SVT has previously reported that the current social services law means that HVB homes cannot stop young people from bringing weapons and drugs. 

"Tommy", as we can call him, lives in a treatment home, and his mother is part of a group of parents who all have their children at Solgläntan.

Two relapses at the treatment home

They have seen up close how the Social Services Act created problems for their children.

- Integrity is more important than safety, my own son has relapsed twice in the treatment home, says Tommy's mother.

As she sees it, the problem is that the staff are not allowed to search through the young people's bags nor take their mobile phones according to Ivo's new way of working to make the treatment homes comply with the law.

"A nightmare"

But according to the critics, the result has been that the staff cannot stop the young people from bringing weapons and drugs into the home.

- It's a nightmare.

I think he should be better off there than at home.

I cannot supervise my adult son in the same way as you can in an HVB home.

I want the HVB homes to be given the conditions to carry out the mission they are set to carry out, says the mother.
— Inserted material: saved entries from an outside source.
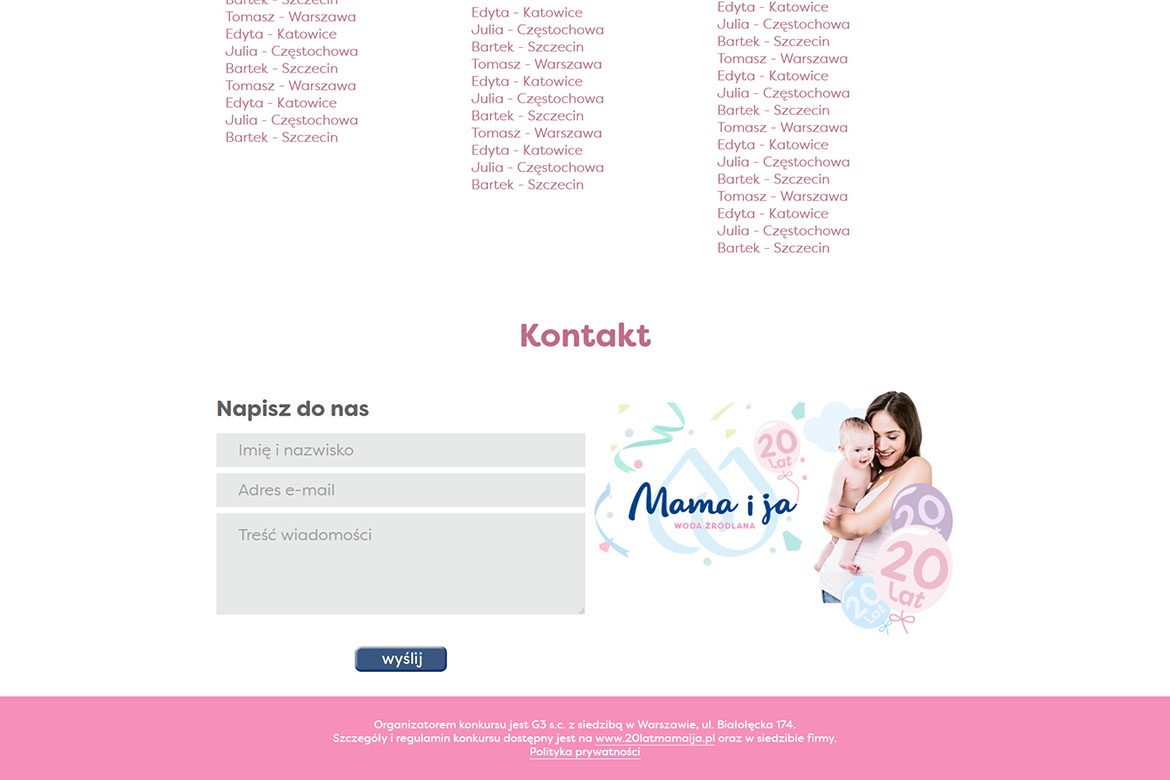 Bartek - Szczecin
Tomasz - Warszawa
Edyta - Katowice
Julia - Częstochowa
Bartek - Szczecin
Tomasz - Warszawa
Edyta - Katowice
Julia - Częstochowa
Bartek - Szczecin

Edyta - Katowice
Julia - Częstochowa
Bartek - Szczecin
Tomasz - Warszawa
Edyta - Katowice
Julia - Częstochowa
Bartek - Szczecin
Tomasz - Warszawa
Edyta - Katowice
Julia - Częstochowa
Bartek - Szczecin

Edyta - Katowice
Julia - Częstochowa
Bartek - Szczecin
Tomasz - Warszawa
Edyta - Katowice
Julia - Częstochowa
Bartek - Szczecin
Tomasz - Warszawa
Edyta - Katowice
Julia - Częstochowa
Bartek - Szczecin
Tomasz - Warszawa
Edyta - Katowice
Julia - Częstochowa
Bartek - Szczecin

Kontakt

Napisz do nas

Imię i nazwisko

Adres e-mail

Treść wiadomości

wyślij

20 Lat
Mama i ja
WODA ŹRÓDLANA
20
20 Lat
20 Lat

Organizatorem konkursu jest G3 s.c. z siedzibą w Warszawie, ul. Białołęcka 174.
Szczegóły i regulamin konkursu dostępny jest na www.20latmamaija.pl oraz w siedzibie firmy.
Polityka prywatności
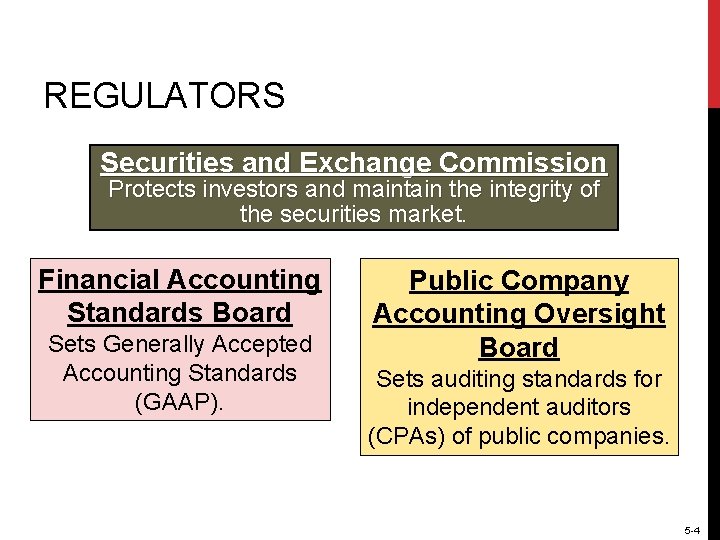 REGULATORS

Securities and Exchange Commission
Protects investors and maintain the integrity of the securities market.

Financial Accounting Standards Board
Sets Generally Accepted Accounting Standards (GAAP).

Public Company Accounting Oversight Board
Sets auditing standards for independent auditors (CPAs) of public companies.

5-4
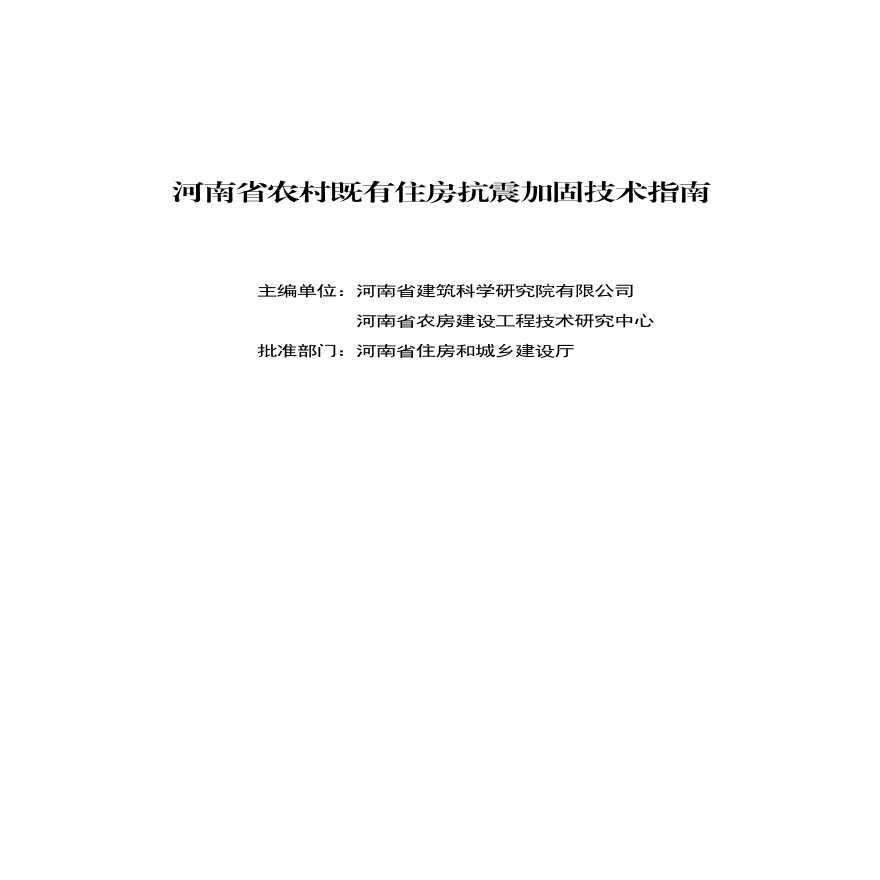 河南省农村既有住房抗震加固技术指南

主编单位：河南省建筑科学研究院有限公司
河南省农房建设工程技术研究中心
批准部门：河南省住房和城乡建设厅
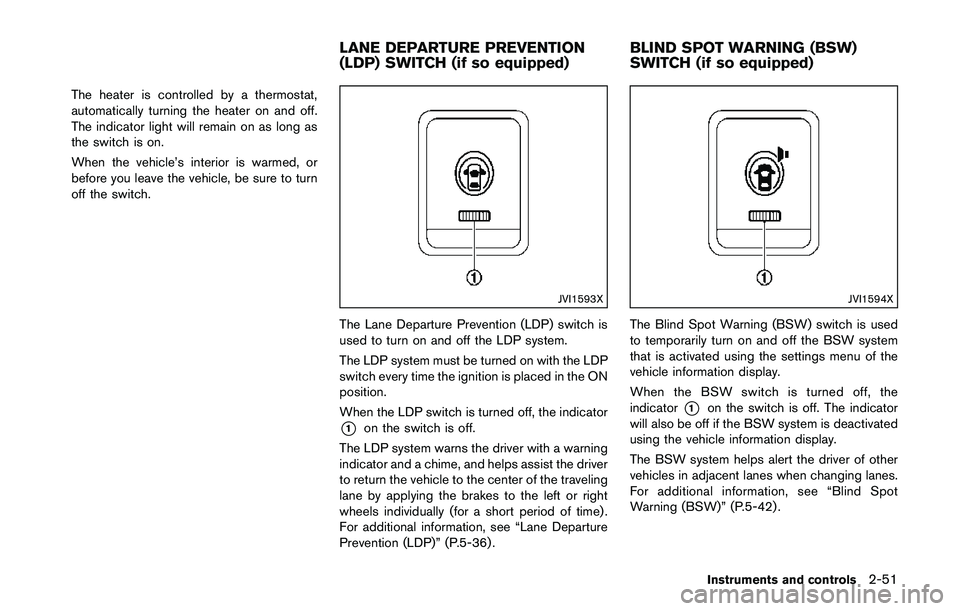 The heater is controlled by a thermostat, automatically turning the heater on and off. The indicator light will remain on as long as the switch is on.

When the vehicle's interior is warmed, or before you leave the vehicle, be sure to turn off the switch.

LANE DEPARTURE PREVENTION (LDP) SWITCH (if so equipped)

1

JVI1593X

The Lane Departure Prevention (LDP) switch is used to turn on and off the LDP system.

The LDP system must be turned on with the LDP switch every time the ignition is placed in the ON position.

When the LDP switch is turned off, the indicator 1 on the switch is off.

The LDP system warns the driver with a warning indicator and a chime, and helps assist the driver to return the vehicle to the center of the traveling lane by applying the brakes to the left or right wheels individually (for a short period of time). For additional information, see “Lane Departure Prevention (LDP)” (P.5-36).

BLIND SPOT WARNING (BSW) SWITCH (if so equipped)

1

JVI1594X

The Blind Spot Warning (BSW) switch is used to temporarily turn on and off the BSW system that is activated using the settings menu of the vehicle information display.

When the BSW switch is turned off, the indicator 1 on the switch is off. The indicator will also be off if the BSW system is deactivated using the vehicle information display.

The BSW system helps alert the driver of other vehicles in adjacent lanes when changing lanes. For additional information, see “Blind Spot Warning (BSW)” (P.5-42).

Instruments and controls 2-51

carmanualsonline.info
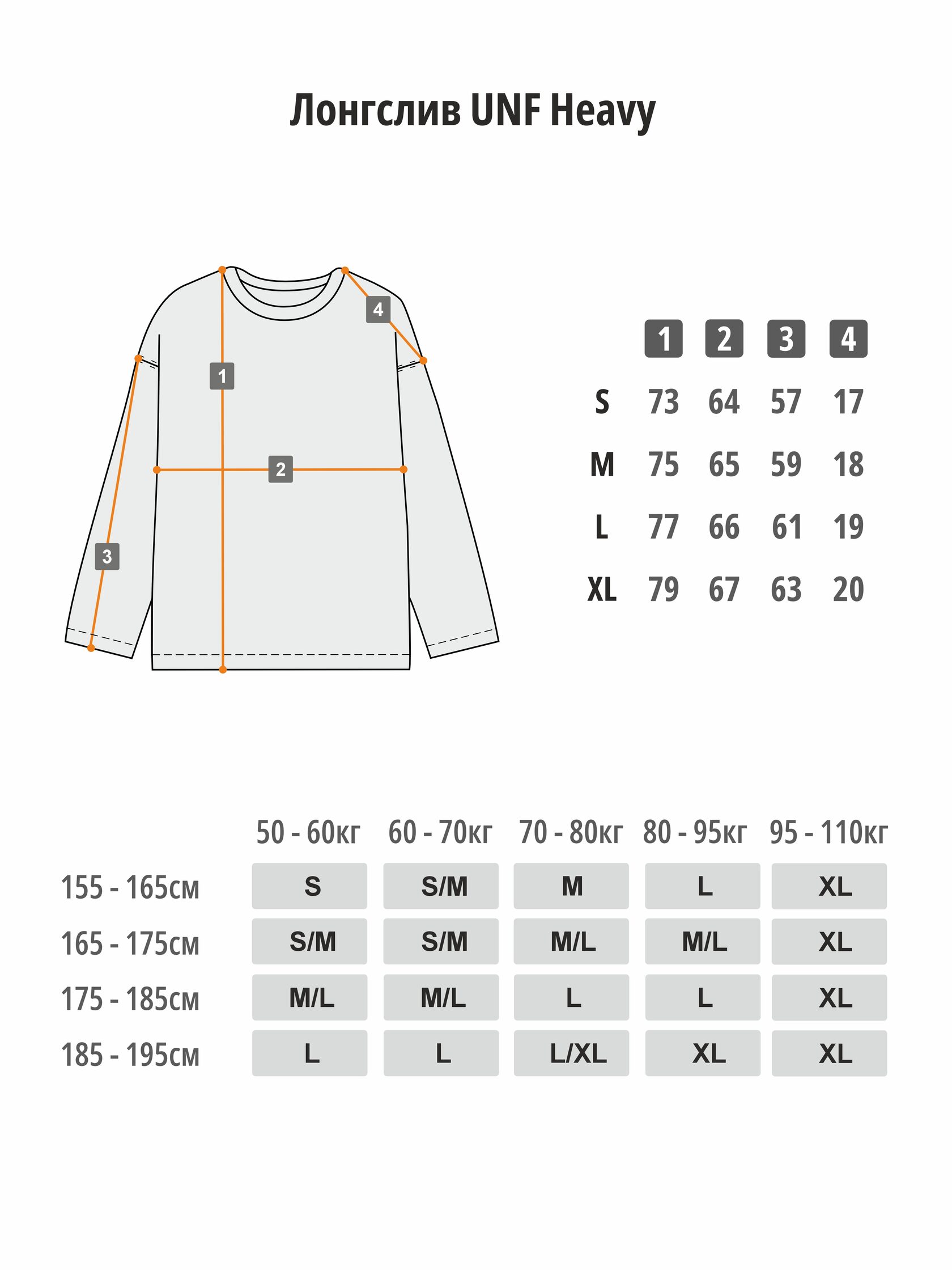 Лонгслив UNF Heavy

4
1
2
3

| | 1 | 2 | 3 | 4 |
|---|---|---|---|---|
| S | 73 | 64 | 57 | 17 |
| M | 75 | 65 | 59 | 18 |
| L | 77 | 66 | 61 | 19 |
| XL | 79 | 67 | 63 | 20 |

| | 50 - 60кг | 60 - 70кг | 70 - 80кг | 80 - 95кг | 95 - 110кг |
|---|---|---|---|---|---|
| 155 - 165см | S | S/M | M | L | XL |
| 165 - 175см | S/M | S/M | M/L | M/L | XL |
| 175 - 185см | M/L | M/L | L | L | XL |
| 185 - 195см | L | L | L/XL | XL | XL |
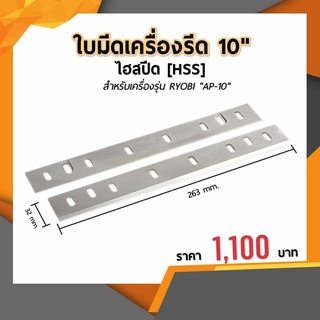 ใบมีดเครื่องรีด 10"

ไฮสปีด [HSS]

สำหรับเครื่องรุ่น RYOBI "AP-10"

263 mm.

32 mm.

ราคา 1,100 บาท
Hope for a change in the law

Now she is pinning her hopes on the government keeping the promise Social Services Minister Camilla Waltersson Grönvall (M) made in an interview with SVT a few weeks ago, that it is a priority area for the government to change the Social Services Act.

- You don't want a son at home who orders drugs whenever he wants, has debts and who sleeps with a weapon under his pillow.

He needs to be protected from himself, says Tommy's mother.